* **SUPPLIED TEXT**:
5. Insights into Empowering Transformative Leadership from the Niche

Our intervention aimed to foster leadership aimed at the sustainable transformation of the energy system by facilitating the development of reflexive and strategic capacities through social learning. Here we reflect on this goal from an action research perspective. First, we discuss the direct and indirect (social learning) effects of our research, and then we reflect upon the role of transition management therein.
To identify the main effects of the dialogue on the participants and the development of the cooperative renewable energy niche, we go back to our strategic dialogue goals, which may function as an evaluation framework. Overall, the dialogue resulted in a shared understanding about the past, present and future of the cooperative movement in the context of the energy transition. Our empirical involvement confirms our assumption that so far the initiatives have been too busy pursuing their own individual goals to be able to develop collective strategic capacities. In fact, the dialogue process concluded with the co-organising and participating umbrella organisation ODE Decentraal publishing the movement’s ambition accompanied by a list of specific measures to attain it [54], as well as a statement about the cooperative contribution to the heat transition in particular [55]. The former document consolidates the problem framing, with ideas for short- and long-term actions necessary for the transition to a sustainable energy system democratically operated and managed. In that, this document is an attempt to address the identified in the strategic dialogue institutional and organisational lock-in mechanisms.

* **TASKS**:
**1)** Reproduce the leadership section from "Our intervention aimed" to "transition management therein.".
**2)** According to the leadership section, why had the cooperative initiatives not yet developed collective strategic capacities?
**3)** Pick up the section on transformative leadership in the cooperative renewable energy niche after its last sentence and continue it.
The data after this point are separate material and not part of the leadership section.

* **DATASET CONTENT**:
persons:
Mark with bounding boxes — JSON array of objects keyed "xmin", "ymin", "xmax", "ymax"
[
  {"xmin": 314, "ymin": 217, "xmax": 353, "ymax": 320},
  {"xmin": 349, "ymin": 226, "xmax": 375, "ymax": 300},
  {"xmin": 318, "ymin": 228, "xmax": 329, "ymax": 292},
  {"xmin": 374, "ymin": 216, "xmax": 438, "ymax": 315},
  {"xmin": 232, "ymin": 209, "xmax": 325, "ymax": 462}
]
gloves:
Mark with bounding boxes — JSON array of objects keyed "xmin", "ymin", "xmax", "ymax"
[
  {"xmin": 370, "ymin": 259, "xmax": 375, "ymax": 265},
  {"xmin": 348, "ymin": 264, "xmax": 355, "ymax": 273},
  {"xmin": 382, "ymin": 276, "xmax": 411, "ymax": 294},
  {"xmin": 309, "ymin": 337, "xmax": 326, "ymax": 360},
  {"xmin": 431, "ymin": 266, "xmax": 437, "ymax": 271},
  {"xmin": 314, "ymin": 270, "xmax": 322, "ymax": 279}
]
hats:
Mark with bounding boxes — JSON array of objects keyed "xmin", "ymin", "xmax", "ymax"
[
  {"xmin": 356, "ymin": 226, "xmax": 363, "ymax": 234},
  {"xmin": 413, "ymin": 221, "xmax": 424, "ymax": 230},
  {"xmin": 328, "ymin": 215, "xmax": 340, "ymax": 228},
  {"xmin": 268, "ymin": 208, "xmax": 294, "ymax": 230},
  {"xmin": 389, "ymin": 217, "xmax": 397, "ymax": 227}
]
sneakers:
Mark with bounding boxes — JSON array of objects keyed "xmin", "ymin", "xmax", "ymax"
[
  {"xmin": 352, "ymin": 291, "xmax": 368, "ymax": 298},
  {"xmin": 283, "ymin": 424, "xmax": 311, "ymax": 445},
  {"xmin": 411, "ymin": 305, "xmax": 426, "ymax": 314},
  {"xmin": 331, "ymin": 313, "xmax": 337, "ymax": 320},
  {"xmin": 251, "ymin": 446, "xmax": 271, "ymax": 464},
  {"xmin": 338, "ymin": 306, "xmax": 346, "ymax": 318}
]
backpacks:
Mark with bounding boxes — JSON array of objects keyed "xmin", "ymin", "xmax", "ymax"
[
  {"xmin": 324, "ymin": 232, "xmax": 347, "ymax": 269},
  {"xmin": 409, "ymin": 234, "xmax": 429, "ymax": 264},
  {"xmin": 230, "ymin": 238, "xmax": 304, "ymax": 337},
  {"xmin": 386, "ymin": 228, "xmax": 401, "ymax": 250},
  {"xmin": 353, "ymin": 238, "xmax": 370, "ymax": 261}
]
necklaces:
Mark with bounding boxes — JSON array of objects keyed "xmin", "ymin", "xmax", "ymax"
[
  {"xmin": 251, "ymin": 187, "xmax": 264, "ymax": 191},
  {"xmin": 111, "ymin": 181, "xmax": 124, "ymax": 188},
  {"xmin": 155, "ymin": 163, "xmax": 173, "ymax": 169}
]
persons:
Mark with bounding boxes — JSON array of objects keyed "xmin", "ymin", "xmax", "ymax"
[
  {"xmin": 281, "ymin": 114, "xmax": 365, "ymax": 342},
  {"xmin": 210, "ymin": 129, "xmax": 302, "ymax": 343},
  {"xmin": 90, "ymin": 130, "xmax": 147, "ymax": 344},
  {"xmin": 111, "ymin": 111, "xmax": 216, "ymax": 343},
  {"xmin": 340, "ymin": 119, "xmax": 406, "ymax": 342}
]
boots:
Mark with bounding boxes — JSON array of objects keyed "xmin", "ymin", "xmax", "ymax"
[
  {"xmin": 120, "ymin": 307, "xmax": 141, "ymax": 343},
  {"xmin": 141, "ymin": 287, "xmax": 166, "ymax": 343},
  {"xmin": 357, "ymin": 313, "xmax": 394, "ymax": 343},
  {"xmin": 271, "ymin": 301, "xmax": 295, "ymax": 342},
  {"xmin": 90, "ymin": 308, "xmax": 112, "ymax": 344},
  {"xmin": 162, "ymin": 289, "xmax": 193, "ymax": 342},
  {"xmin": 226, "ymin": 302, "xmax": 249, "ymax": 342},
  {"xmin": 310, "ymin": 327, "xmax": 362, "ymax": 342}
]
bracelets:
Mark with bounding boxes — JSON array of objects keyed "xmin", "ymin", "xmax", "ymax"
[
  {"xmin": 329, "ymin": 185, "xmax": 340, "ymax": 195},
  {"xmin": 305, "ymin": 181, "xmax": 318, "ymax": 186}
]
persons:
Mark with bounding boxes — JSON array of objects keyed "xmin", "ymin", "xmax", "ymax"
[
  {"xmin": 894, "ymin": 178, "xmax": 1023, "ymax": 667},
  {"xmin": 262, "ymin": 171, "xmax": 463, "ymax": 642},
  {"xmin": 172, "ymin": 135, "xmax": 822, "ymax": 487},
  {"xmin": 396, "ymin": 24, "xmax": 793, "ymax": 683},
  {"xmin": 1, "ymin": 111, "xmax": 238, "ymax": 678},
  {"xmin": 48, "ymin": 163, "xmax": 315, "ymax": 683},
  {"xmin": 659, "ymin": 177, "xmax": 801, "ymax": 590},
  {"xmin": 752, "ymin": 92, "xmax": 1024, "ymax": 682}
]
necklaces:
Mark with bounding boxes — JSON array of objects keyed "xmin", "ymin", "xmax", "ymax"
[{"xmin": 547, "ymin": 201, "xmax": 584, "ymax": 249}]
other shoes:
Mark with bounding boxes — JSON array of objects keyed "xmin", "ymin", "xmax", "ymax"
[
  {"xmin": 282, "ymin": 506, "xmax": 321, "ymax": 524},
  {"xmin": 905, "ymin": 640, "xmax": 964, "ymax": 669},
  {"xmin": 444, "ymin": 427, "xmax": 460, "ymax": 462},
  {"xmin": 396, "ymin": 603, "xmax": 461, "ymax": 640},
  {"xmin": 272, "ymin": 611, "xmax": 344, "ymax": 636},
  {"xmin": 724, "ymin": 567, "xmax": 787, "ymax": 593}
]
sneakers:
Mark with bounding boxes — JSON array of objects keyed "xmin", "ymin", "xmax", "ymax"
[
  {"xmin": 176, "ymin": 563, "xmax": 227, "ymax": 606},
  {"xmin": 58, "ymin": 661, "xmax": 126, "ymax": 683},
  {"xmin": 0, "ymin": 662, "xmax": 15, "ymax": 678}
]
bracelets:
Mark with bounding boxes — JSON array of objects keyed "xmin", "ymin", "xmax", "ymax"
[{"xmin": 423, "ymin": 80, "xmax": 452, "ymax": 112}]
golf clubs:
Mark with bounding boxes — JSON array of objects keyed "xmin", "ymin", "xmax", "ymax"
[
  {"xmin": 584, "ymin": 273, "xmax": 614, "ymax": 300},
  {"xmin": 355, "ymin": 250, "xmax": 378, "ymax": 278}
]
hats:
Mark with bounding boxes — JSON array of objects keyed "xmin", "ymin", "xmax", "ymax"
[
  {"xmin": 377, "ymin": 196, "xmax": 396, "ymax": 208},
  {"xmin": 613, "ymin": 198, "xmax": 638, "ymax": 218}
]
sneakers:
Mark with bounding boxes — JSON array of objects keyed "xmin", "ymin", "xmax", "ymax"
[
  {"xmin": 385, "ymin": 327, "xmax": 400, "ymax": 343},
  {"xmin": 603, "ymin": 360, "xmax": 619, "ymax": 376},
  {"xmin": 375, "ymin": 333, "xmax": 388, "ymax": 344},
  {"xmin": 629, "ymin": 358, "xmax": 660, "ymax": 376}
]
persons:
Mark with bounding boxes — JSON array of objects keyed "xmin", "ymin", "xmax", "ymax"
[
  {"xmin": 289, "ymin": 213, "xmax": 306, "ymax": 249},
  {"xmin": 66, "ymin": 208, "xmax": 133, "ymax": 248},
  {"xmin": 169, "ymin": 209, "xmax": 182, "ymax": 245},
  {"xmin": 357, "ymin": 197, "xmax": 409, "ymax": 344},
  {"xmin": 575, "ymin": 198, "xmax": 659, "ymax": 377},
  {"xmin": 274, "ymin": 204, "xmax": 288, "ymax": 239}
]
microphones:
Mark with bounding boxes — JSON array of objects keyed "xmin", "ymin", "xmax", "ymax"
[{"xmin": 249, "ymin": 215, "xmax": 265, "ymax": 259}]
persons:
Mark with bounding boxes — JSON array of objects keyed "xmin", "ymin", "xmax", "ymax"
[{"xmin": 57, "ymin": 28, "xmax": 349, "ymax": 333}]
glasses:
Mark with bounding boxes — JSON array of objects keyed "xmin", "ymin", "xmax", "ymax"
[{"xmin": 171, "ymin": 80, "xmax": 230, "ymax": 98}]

* **FINAL RESULTS**:
**1)**
Our intervention aimed to foster leadership aimed at the sustainable transformation of the energy system by facilitating the development of reflexive and strategic capacities through social learning. Here we reflect on this goal from an action research perspective. First, we discuss the direct and indirect (social learning) effects of our research, and then we reflect upon the role of transition management therein.

**2)** The initiatives had been too busy pursuing their own individual goals to develop collective strategic capacities. The authors' empirical involvement in the dialogue confirmed this assumption.

**3)**
Specifically, the identified lock-in mechanisms are located both in the institutional and organisational sphere. First of all, policy is mostly protecting the incumbents and its change is slow, both at the local and national level. At the local level, where the interaction with the initiatives is more direct, the established cultural beliefs and cognitive routines (of aldermen) appear to be inhibiting, as RECs are most often not acknowledged as legitimate partners in the energy transition. In fact, the image of RECs seems to limit the diffusion of the cooperative model in the energy domain, and this may relate to the fact that the level of engagement that the initiatives promote contrasts with the current lifestyles. Lastly, apart from lack of economies of scale, organisational lock-ins appear to be significant too. To be precise, the overall level of professionalization, the lack of experience with certain sectors (offshore wind and heat), as well as the difficulty to deepen and broaden their networks, are factors that undermine the development of the sector.
In their evaluation of the dialogue process, some of the participants pointed out that the narrative gives them a sense of direction and helps them to orient their actions and choices more strategically. Yet, for others, the process was too inward-looking; as one participant argued the dialogue process was “a lot about what we want, and find important, rather than what people, who do not have that same drive”, and indeed the participants did not manage to sufficiently distance themselves from their personal positions to identify all the bottlenecks for the transition and how they could pragmatically be addressed. Although this may be attributed to the idealistic features of the actors involved in the cooperative energy field, it may also come as a result of the specific dialogue design. We will get back to this when discussing our research methodology.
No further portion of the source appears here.